Siguiendo las instrucciones del marciano, antes de aterrizar, dieron muerte a estos reptiles, incinerándolos por completo con rayos infrarrojos, de forma que no quedasen ni sus cadáveres para manchar el aire con sus efluvios putrefactos. Cuando todo el continente hubo sido limpiado de esta apestosa forma de vida, las naves descendieron; y, al emerger, los colonos se encontraron en un terreno de fertilidad sin paralelos, en donde el propio suelo parecía vibrar con primordial vigor, y cuyo aire era rico en ozono, oxígeno y nitrógeno.

Aquí, la temperatura, aunque seguía siendo subtropical, resultaba agradable y cálida; y, por medio del uso de tejidos protectores proporcionados por el marciano, los terrícolas pronto se acostumbraron a la perpetua luz del sol y a la intensa radiación ultravioleta. Con los conocimientos a su disposición, fueron capaces de combatir las bacterias desconocidas y altamente perniciosas que eran características de Venus, e incluso de exterminar algunas de estas bacterias con el transcurso del tiempo. Se convirtieron en los amos de un clima saludable, dotado de cuatro estaciones templadas y equilibradas proporcionadas por la rotación anual del planeta, pero con un único día perpetuo, como las místicas islas de Blest, con un sol bajo que nunca se ponía.

Bajo el liderazgo de Gaillard, quien permanecía en íntima unión y continuo contacto con el señor planta, los grandes bosques fueron talados en muchos lugares. Ciudades de elevada y etérea arquitectura, tan hermosas como las de un Edén espacial, construidas con la ayuda de rayos de fuerza, comenzaron a elevar sus graciosas torretas y cúpulas como nubes majestuosas sobre los gigantescos calamentos y helechos.
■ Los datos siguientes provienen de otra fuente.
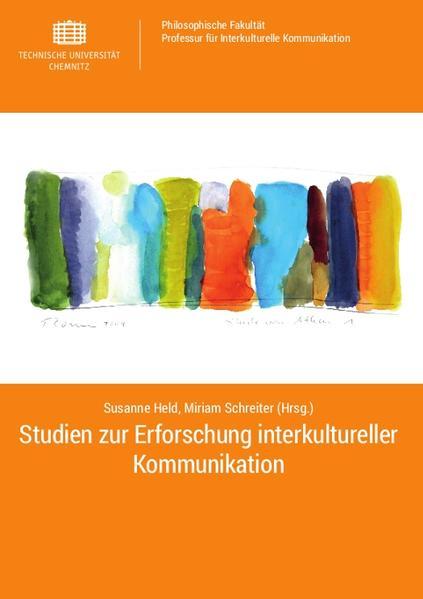 Studien zur Erforschung interkultureller Kommunikation - Coverbild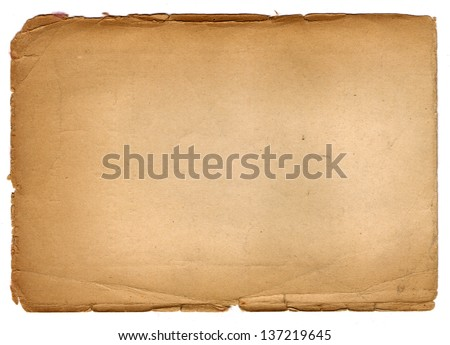 Old vintage paper background - stock photo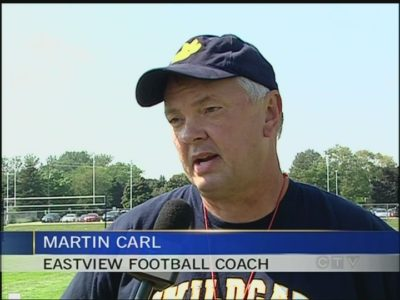 OBIT: Eastview SS coach Martin Carl passes
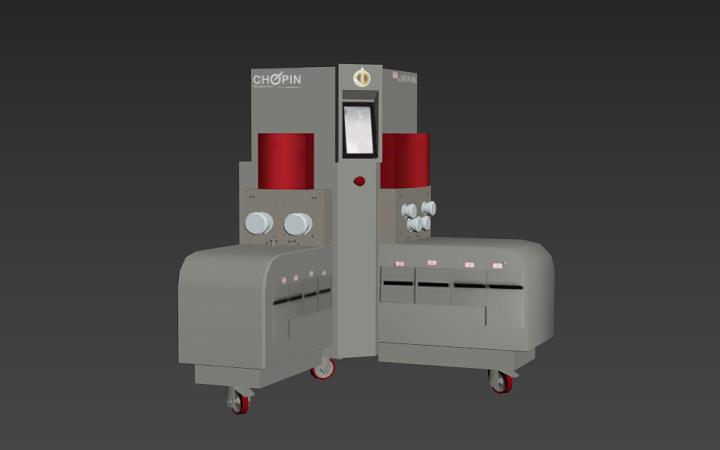 三维建模/设备产品建模/机械设备建模/工业设计/3D建模设计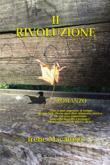 II Rivoluzione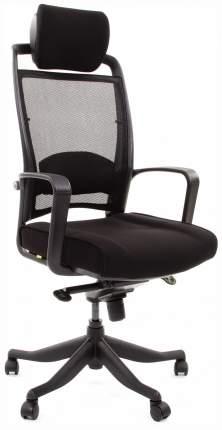 Кресло руководителя CHAIRMAN 283 00-06033874, черный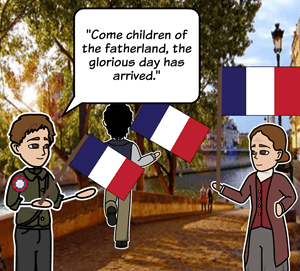 Revolutionary Changes in French Society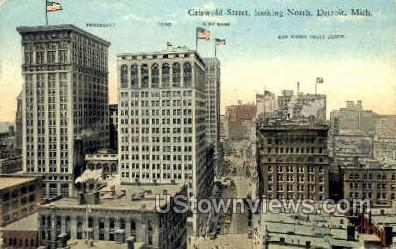 Griswold Street - Detroit, Michigan MI Postcard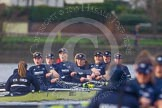 "The Boat Race season 2016 - Women's Boat Race Trial Eights (OUWBC, Oxford): ""Charybdis"", cox-Morgan Baynham-Williams, stroke-Kate Erickson, 7-Maddy Badcott, 6-Elo Luik, 5-Ruth Siddorn, 4-Emma Spruce, 3-Lara Pysden, 2-Christina Fleischer, bow-Georgie Daniell    seen behind ""Scylla"". River Thames between Putney Bridge and Mortlake, London SW15,  United Kingdom, on 10 December 2015 at 12:37, image #323"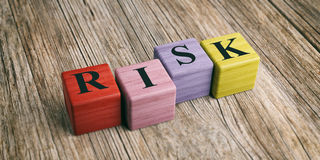 Word Risk on wooden blocks. 3d illustration Royalty Free Stock Photography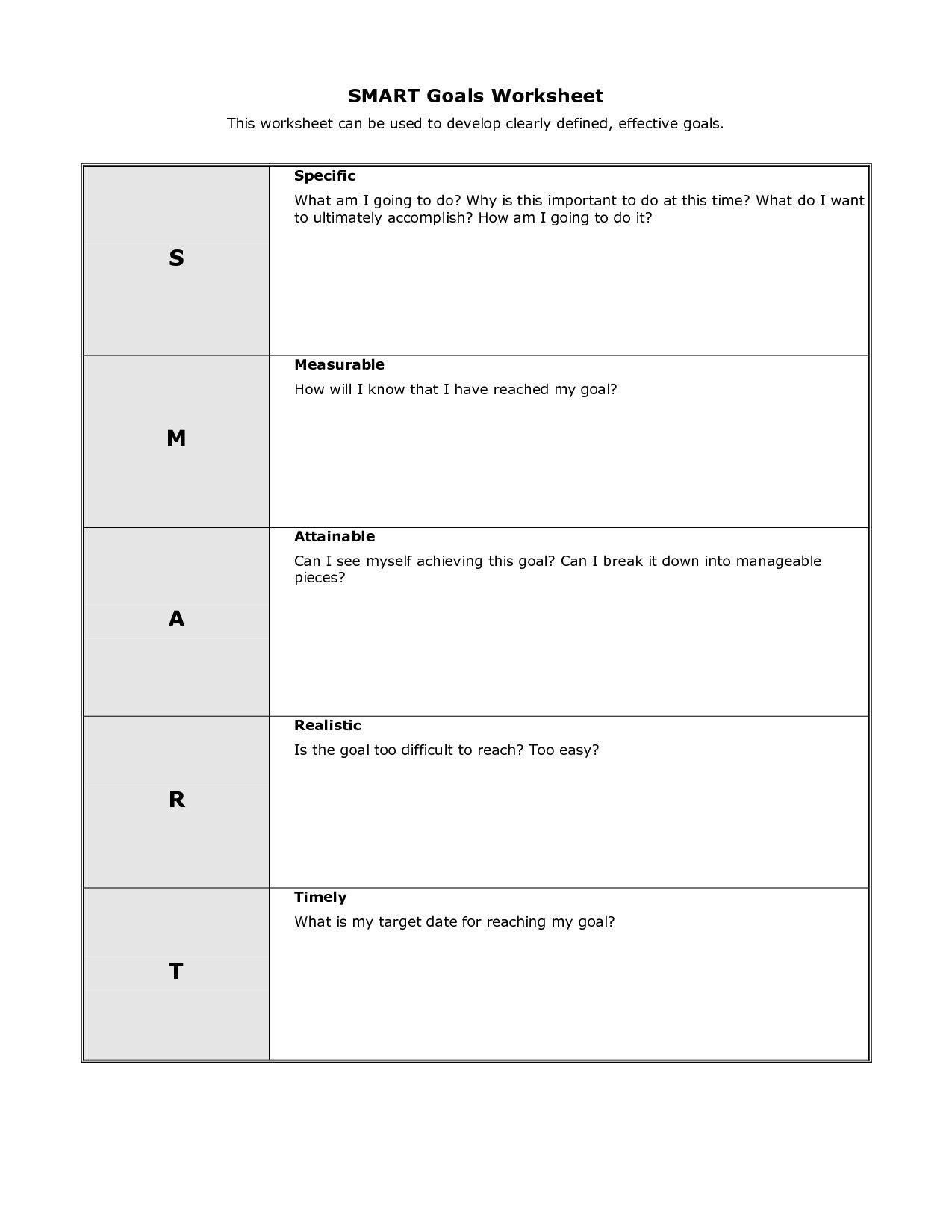 Smart Goals Template Excel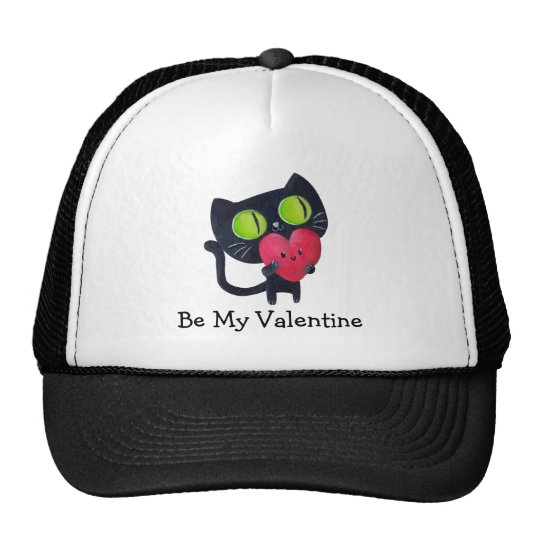 Black Romantic Cat Trucker Hat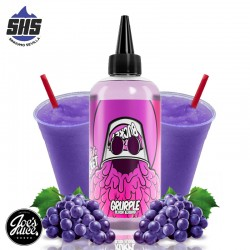 Slush Bucket Grurple 200ml...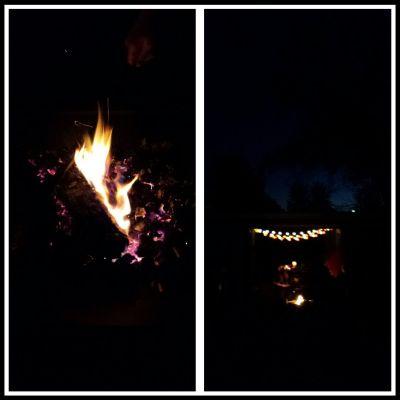 solstice-darkness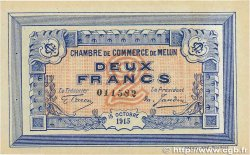 2 Francs FRANCE régionalisme et divers MELUN 1915 JP.080.05 pr.SUP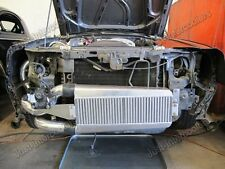 "25.5""x13""x3.5"" Intercooler + Brackets For 79-93 Fox Body Ford Mustang V8 5.0"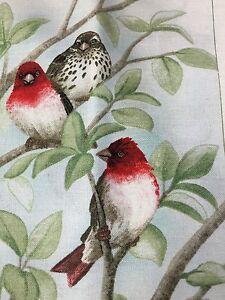 "Fabric Bird Quilt Square 4.75"" x 6"" Cotton 2 Red Speck Birds ELIZABETH Qty 1"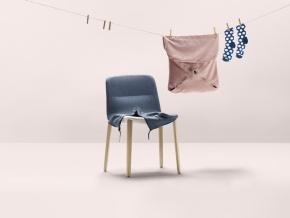 Alki Jantzi - деревянные стулья в современном стиле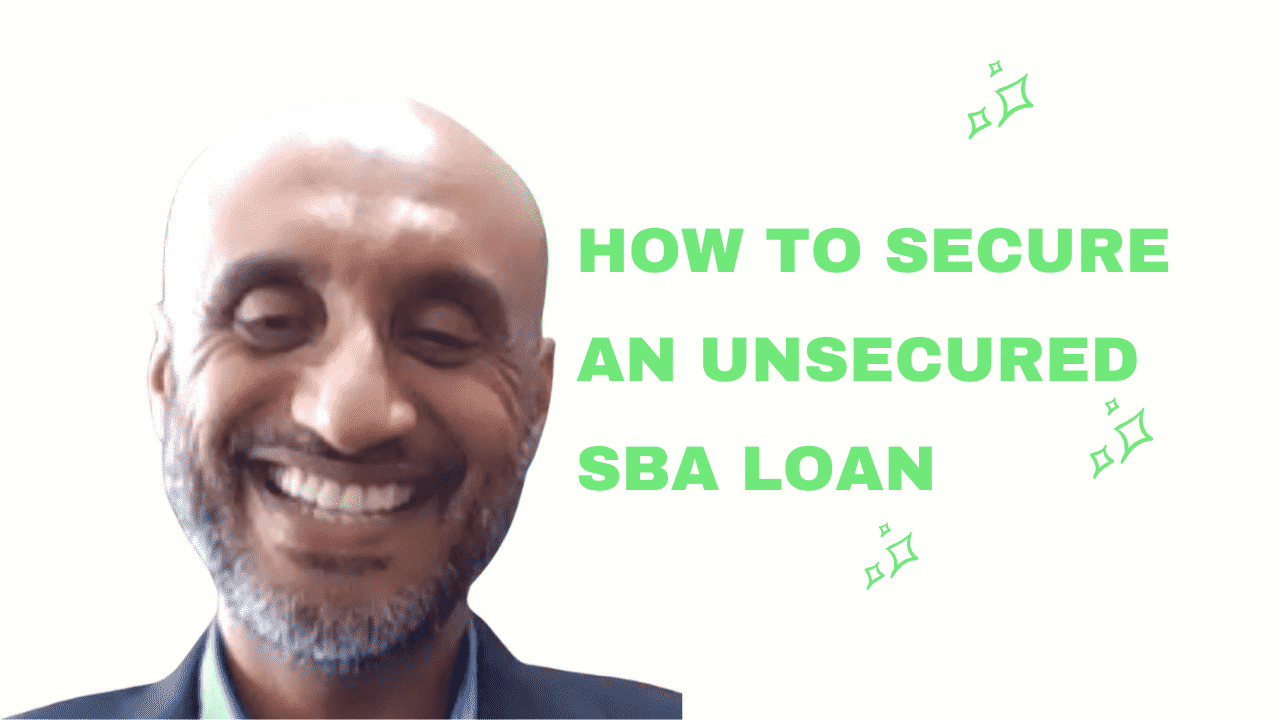 Expertly Increase Your Chances For An Unsecured SBA Loan Now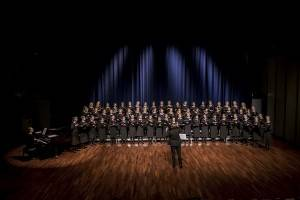 Il coro femminile della Cappella Reale Danese in concerto a Cremona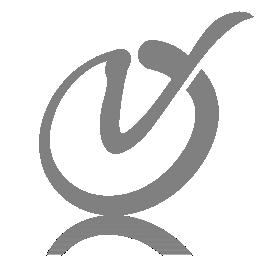 veřejné zasedání zastupitelstva @ obřadní síň městského úřadu | Libčice nad Vltavou | Středočeský kraj | Česká republika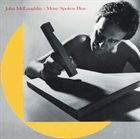 JOHN MCLAUGHLIN Music Spoken Here album cover
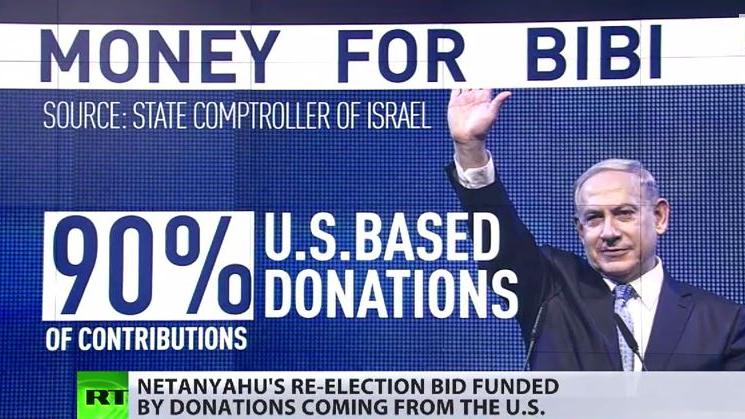 Keiner will mehr Bibi – Immer mehr Israelis wenden sich von Nethanyahu ab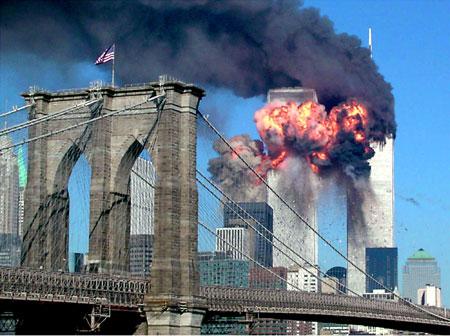 Странные факты трагедии 11 сентября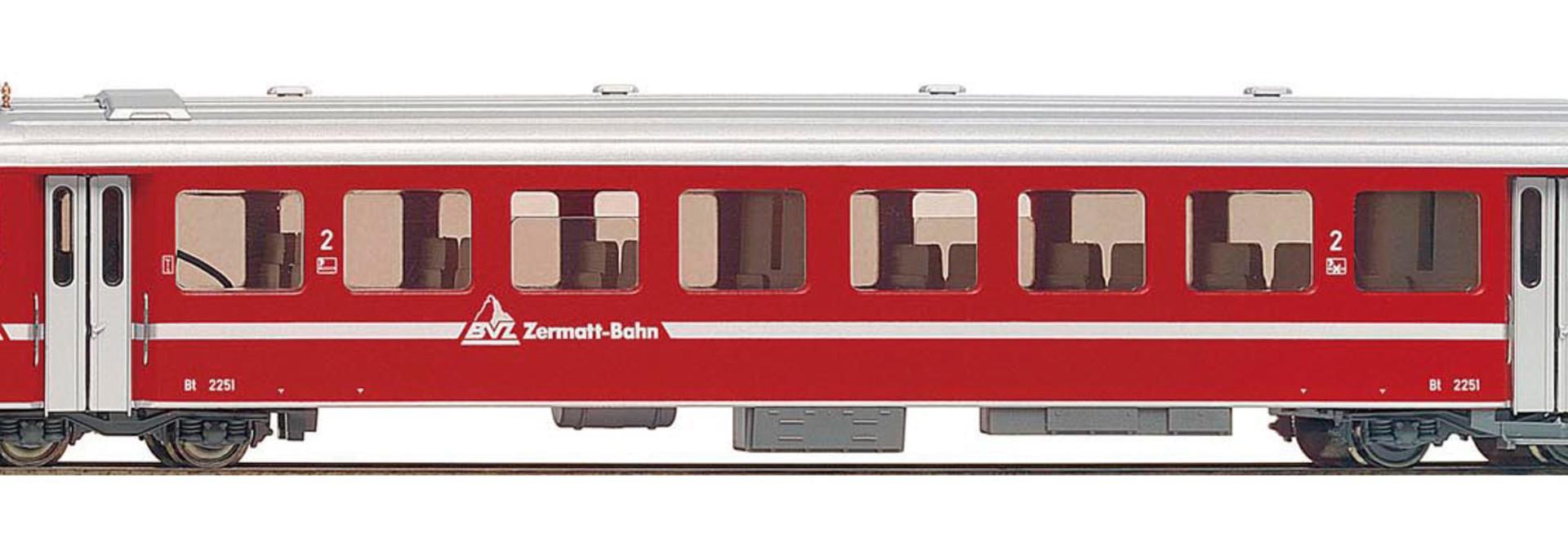 3279511 BVZ Bt 2251 Steuerwagen
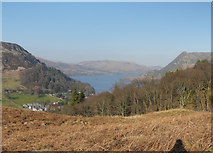 NY3816 : Glenridding and Ullswater Panorama by Gareth Jones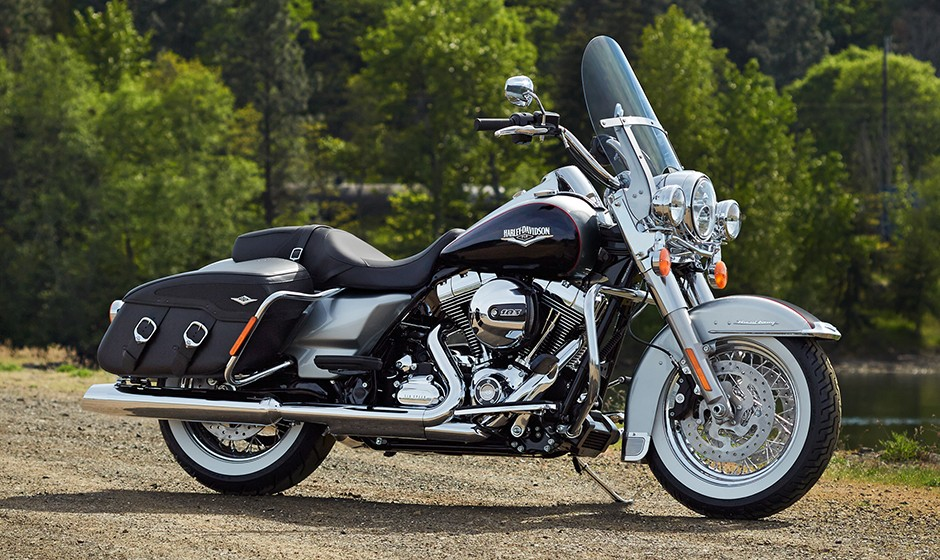 HARLEY DAVIDSON Road King Classic specs - 2014, 2015 - autoevolution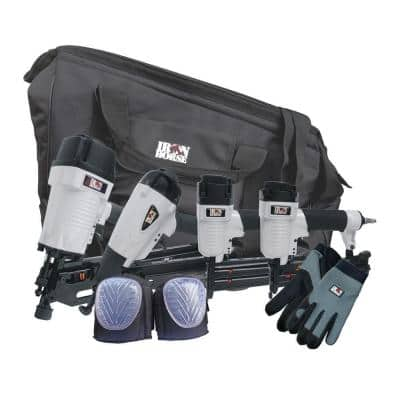 Nail Gun Kit (4-Piece)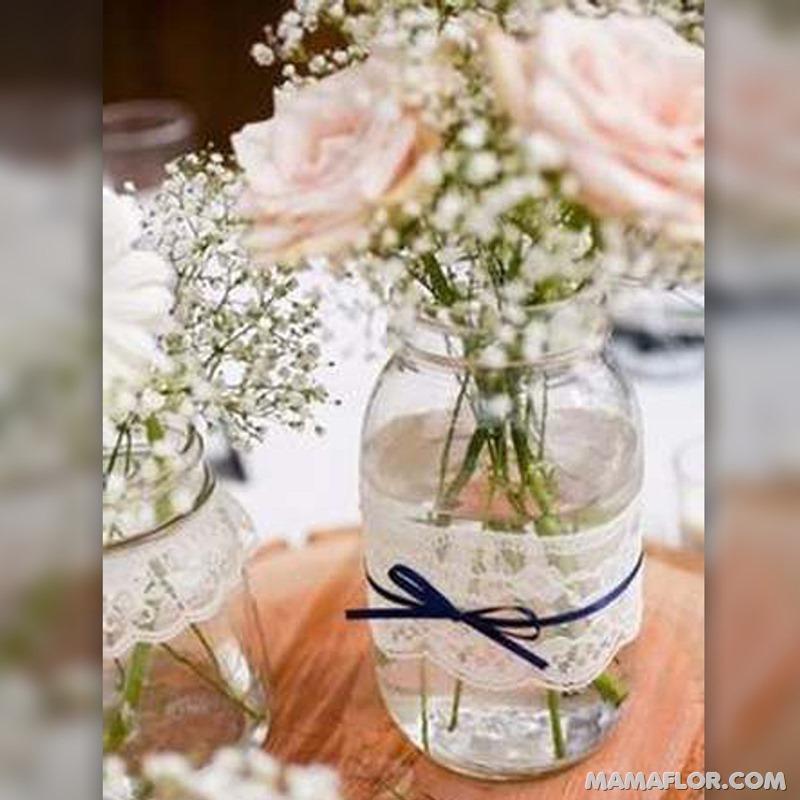 bautizo-nina-centro-de-mesa-frascos-economicos-2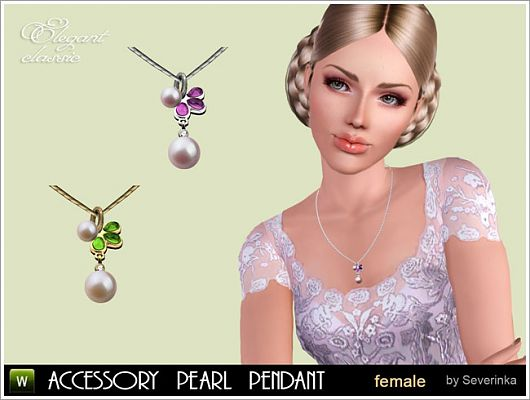 Sims 3 necklace, pendant, accessory, jewelry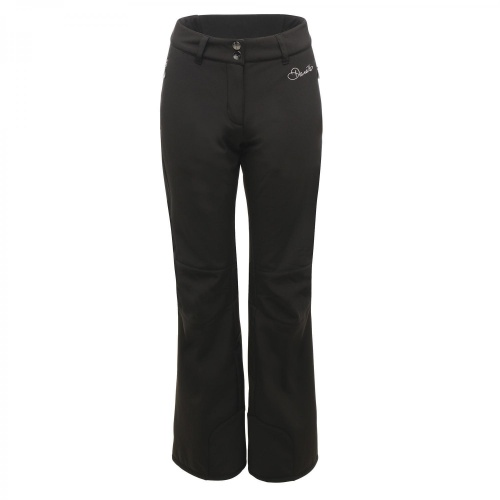 Ski & Snow Pants - Dare2b Remark Pant | Snowwear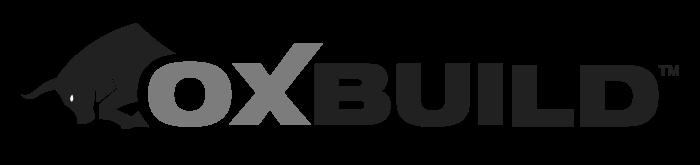 Oxbuild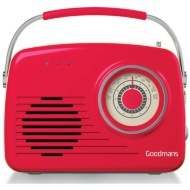 Goodmans Classic AM/FM Retro Radio - Red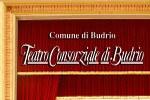 teatro_budrio.jpg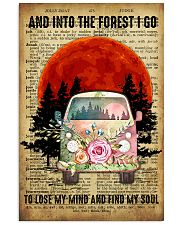Love Camping And Into The Forest I Go 11x17 Poster front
A través de los trabajos de los exiliados terrícolas, se estableció una nación verdaderamente utópica, aliada al señor planta como a una deidad tutelar; una nación dedicada al progreso cósmico, a la libertad y a la tolerancia espiritual; una nación feliz, cumplidora de la ley, bendita con una longevidad de milenios, y libre de la pena, de la enfermedad y del error.

Aquí también, en las costas del gran mar de Venus, se construyeron los grandes transmisores que enviaban, a través del espacio interplanetario, ondas incesantes de radiación electrónica con el agua necesaria para reaprovisionar el suelo y el aire deshidratados de Marte, asegurando así al ser planta una perpetuidad de vida semejante a la de un dios.

Mientras tanto, en la Tierra, sin que lo supiesen Gaillard y sus compañeros de exilio, que no habían hecho ningún esfuerzo para comunicarse con el mundo que habían abandonado, algo sorprendente había sucedido; una prueba final de la virtual omnipotencia y omnisapiencia del marciano.

En el gran valle de Cachemira, en el norte de la India, descendió un día, desde el cielo despejado, una semilla de una milla de largo, brillando como un enorme meteorito, y aterrorizando a los supersticiosos pueblos asiáticos, quienes vieron en su caída el aviso de alguna terrible catástrofe. La semilla echó raíz en el valle, y, antes de que su auténtica naturaleza hubiese sido establecida, el supuesto meteorito comenzó a echar, y a enviar en todas direcciones, una multitud de enormes tentáculos que inmediatamente echaron hojas. Cubrió pronto las llanuras del sur y las eternas nieves y rocas del Hindu-Kush y el Himalaya con su gigantesca verdura.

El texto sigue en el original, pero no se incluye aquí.